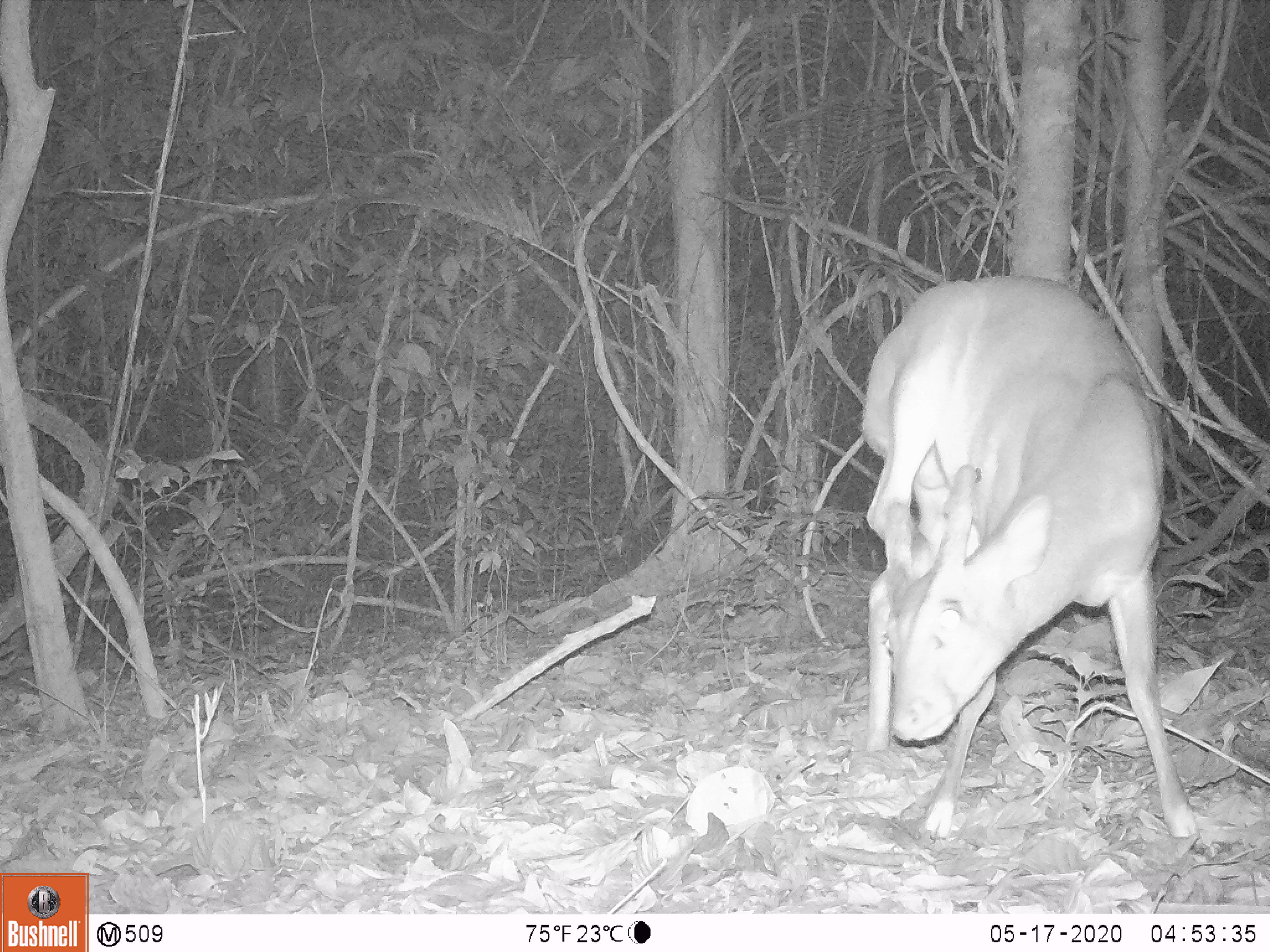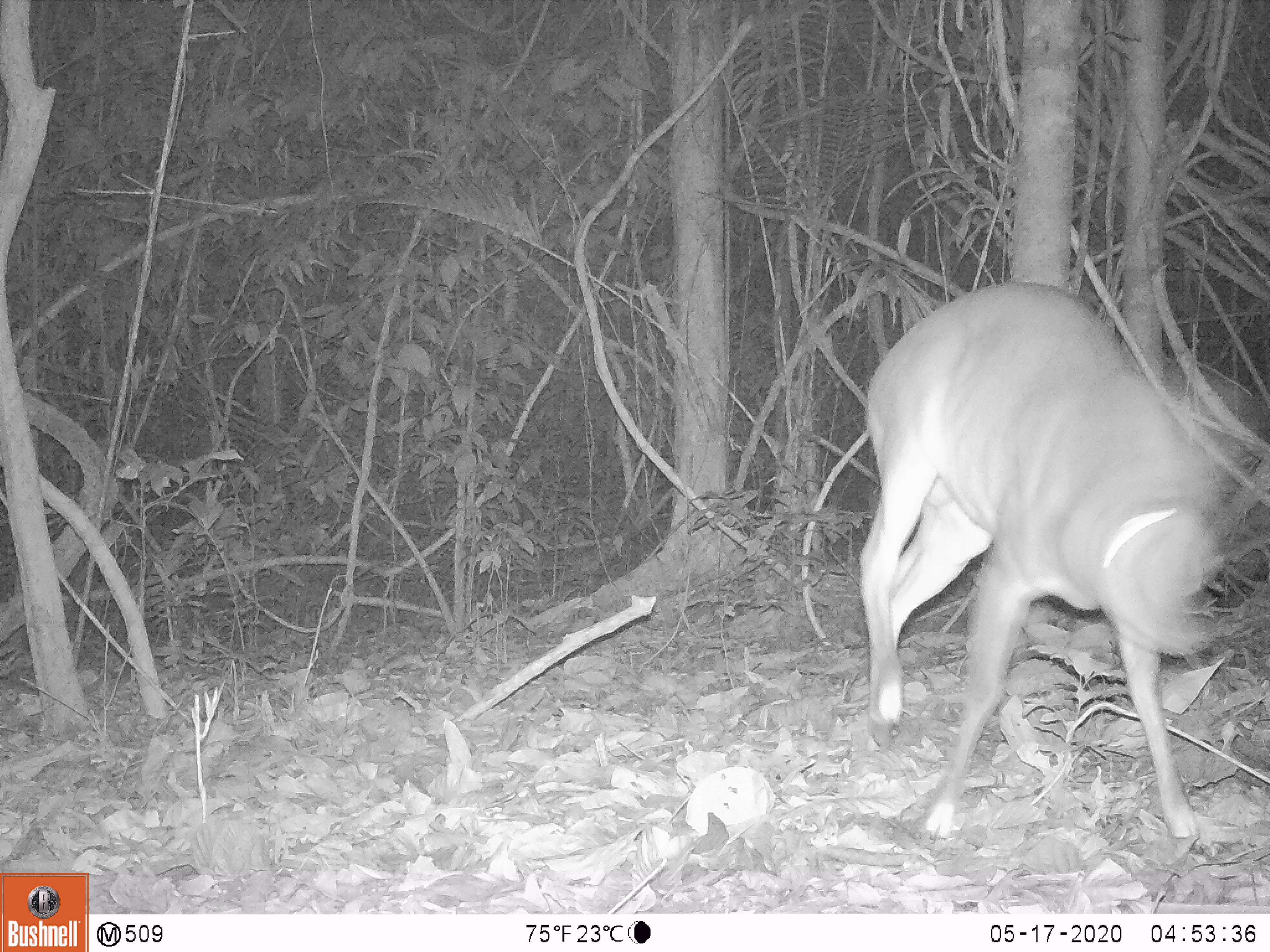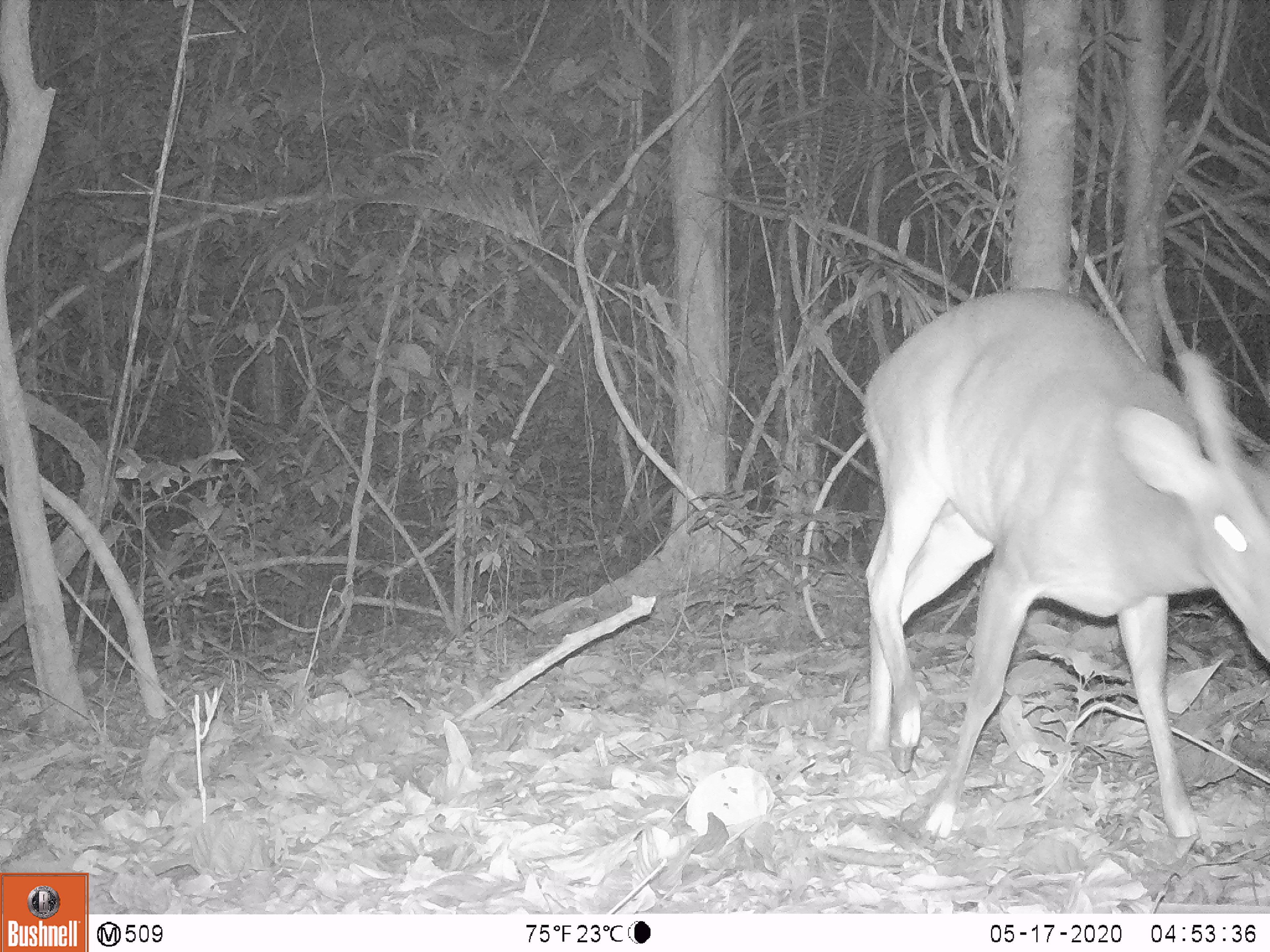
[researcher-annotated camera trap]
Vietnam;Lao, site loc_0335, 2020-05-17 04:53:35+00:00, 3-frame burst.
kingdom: Animalia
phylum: Chordata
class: Mammalia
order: Artiodactyla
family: Cervidae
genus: Muntiacus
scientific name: Muntiacus vuquangensis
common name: large-antlered muntjac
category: large antlered muntjac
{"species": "large antlered muntjac (large-antlered muntjac) (Muntiacus vuquangensis)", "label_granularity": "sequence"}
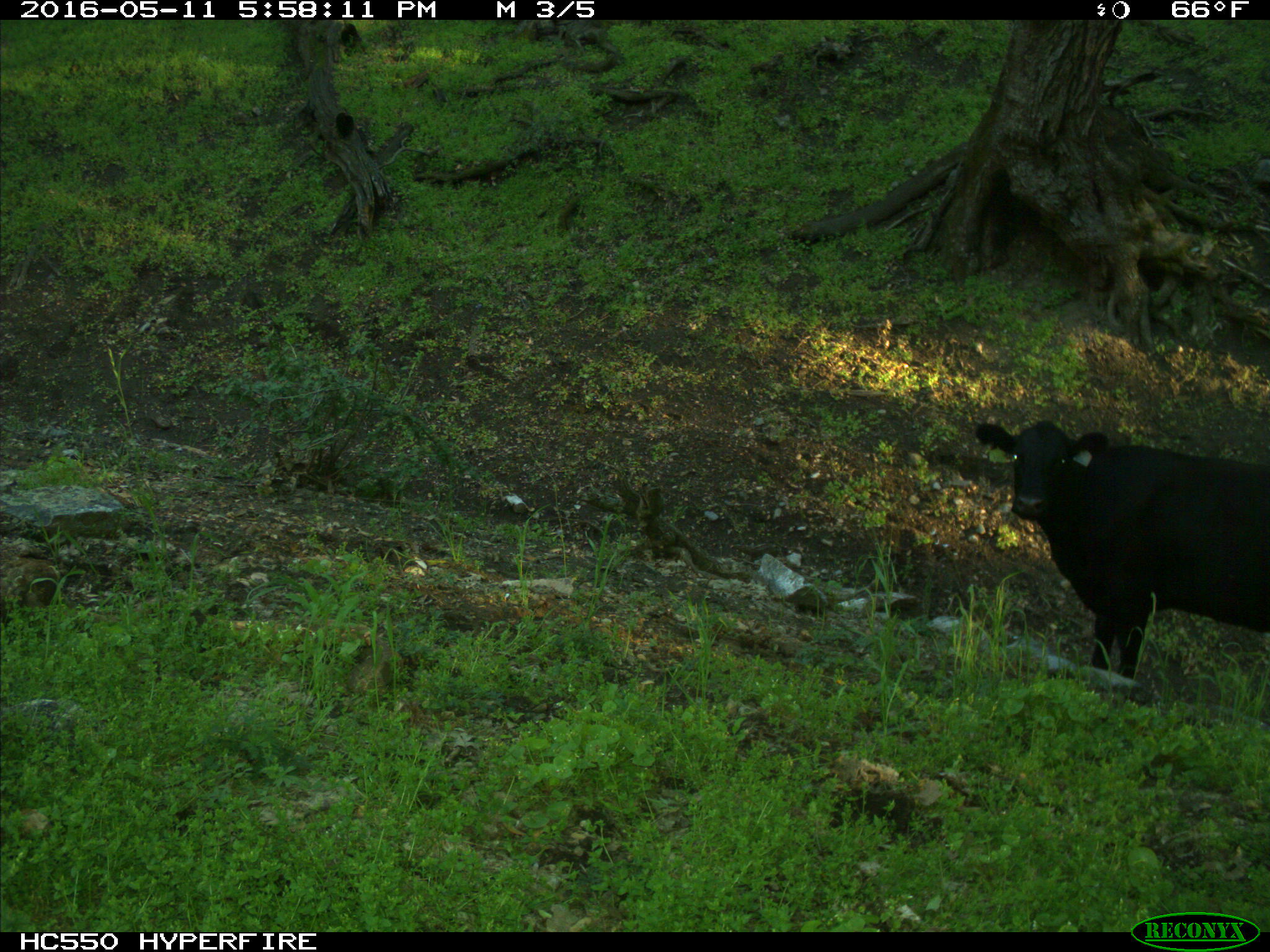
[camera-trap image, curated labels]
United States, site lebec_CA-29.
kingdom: Animalia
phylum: Chordata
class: Mammalia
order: Artiodactyla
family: Bovidae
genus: Bos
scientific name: Bos taurus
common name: domestic cow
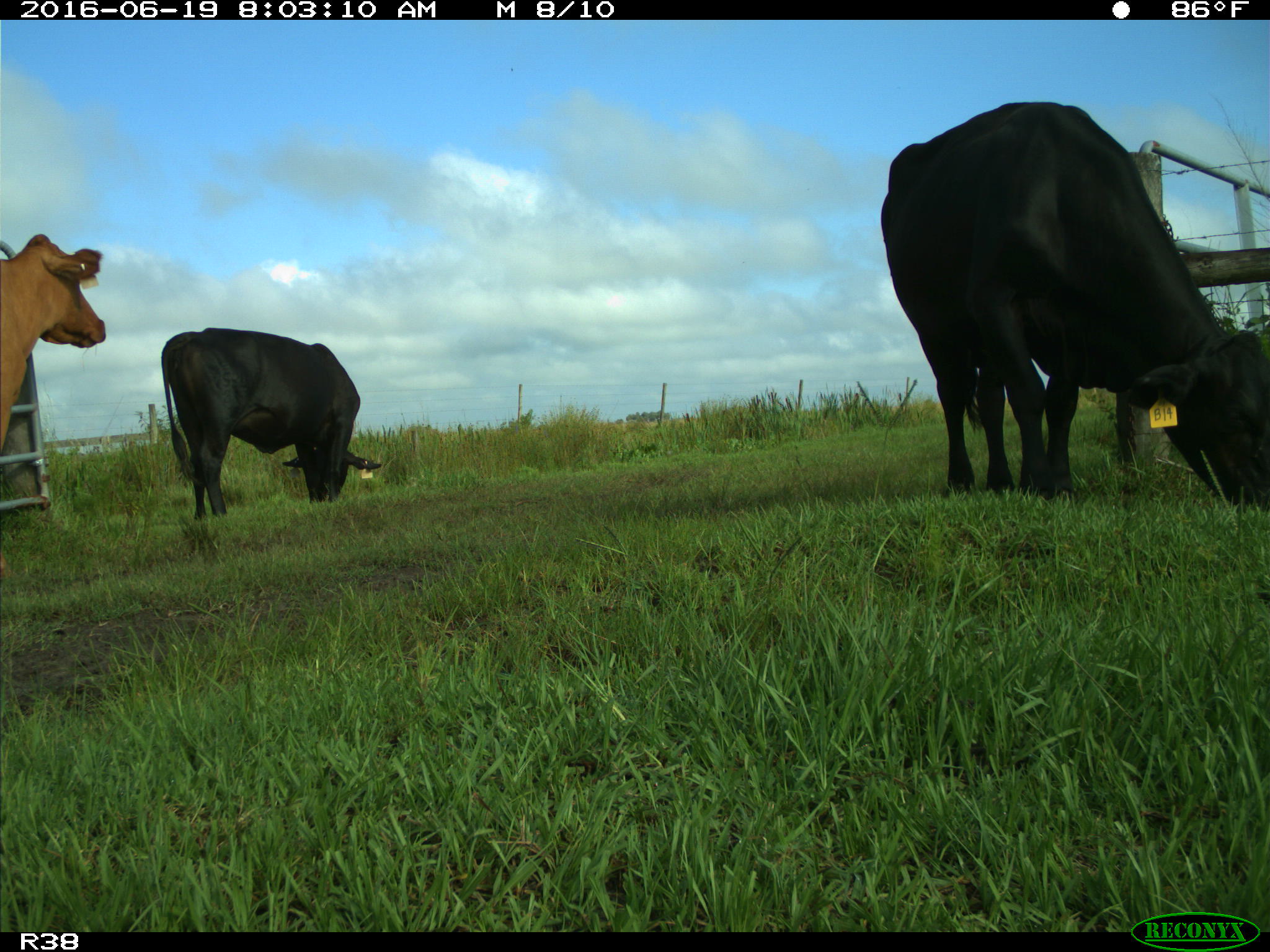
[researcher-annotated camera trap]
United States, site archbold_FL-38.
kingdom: Animalia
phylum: Chordata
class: Mammalia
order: Artiodactyla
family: Bovidae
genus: Bos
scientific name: Bos taurus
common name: domestic cow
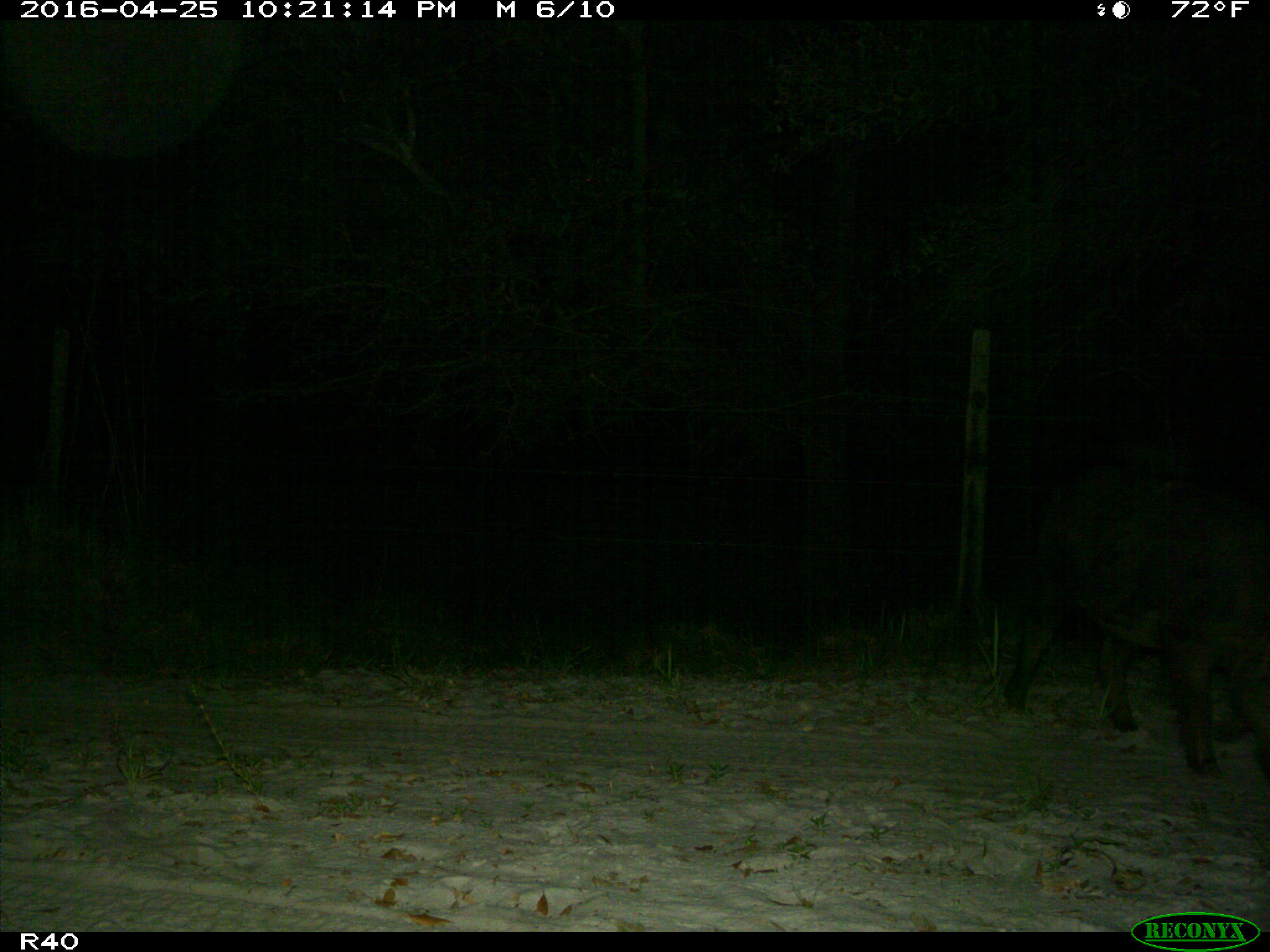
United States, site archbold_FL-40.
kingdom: Animalia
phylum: Chordata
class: Mammalia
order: Artiodactyla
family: Suidae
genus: Sus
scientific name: Sus scrofa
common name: wild boar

== Exercise instructions ==
Work out how many lines above include the string "antlered", then give that number alone.

== Output below ==
3